- **Task directions**: Pick up the travel account of the drive from Geelong to Ararat below and continue it from its final sentence.

It was now Tuesday 7th March 2023, and it was time to leave Geelong. We had booked in to stay at Ararat for one night before heading back home. Today we had a 180km journey ahead of us, with some planned park activations.
Above:- Map showing the route between Geelong and Ararat. Map c/o Google Maps.
After breakfast, we headed to Fyansford, a small township on the western edge of Geelong. It was named after Captain Foster Fyans who came to Geelong as a Police magistrate in 1837. We wanted to have a look at the Fyansford cement silo which had silo art on it. Sadly, when we got to its location, there was nothing there. We sought some help from Google and sadly found that the silo had been demolished.
The Fyansford silos were the 14th silo to have been completed in the Australian Silo Art Trail. The silo artist was Rone, a world- renowned street artist who came from Geelong. The silos were demolished in April 2020.

- **Information provided**:
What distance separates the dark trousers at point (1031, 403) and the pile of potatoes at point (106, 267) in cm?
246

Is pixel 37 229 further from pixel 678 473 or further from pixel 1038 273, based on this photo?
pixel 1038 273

- **Right answer**:
Fortunately, Marija and I did get to see this silo art some years ago in 2018 when we were in Geelong.
Just around the corner in McCurdy Road are some magnificent old homes. One of those is at 210 McCurdy Road. It is a beautiful stone mansion dating back to 1855.
We left Geelong and headed to Inverleigh along the Hamilton Highway. This small town is about 30km east of Geelong. We have been to Inverleigh before and it is a beautiful little town with quite a bit to see.
Prior to the construction of the Hamilton Highway, the road was known as the Lower Leigh Road and was an early track to the Western District of Victoria. An Inn was built in 1843 by William Lawson near a ford, across the Barwon River. The area was prone to flooding and due to the silt left by floodwaters, the land was perfect for farming.
Between 1851-1853 Lawson built a new hotel, the Horseshoe Inn. In 1853 the township of Inverleigh was proclaimed. In 1855 a bridge was built over the Barwon River at Inverleigh.
Inverleigh took its name from the Leigh River which had been named by the Colonial Surveyor, John Helder Wedge in 1835. Inverleigh is believed to mean ‘mouth of’ or ‘against’ the Leigh River.
Above:- John Helder Wedge. Image c/o Wikipedia.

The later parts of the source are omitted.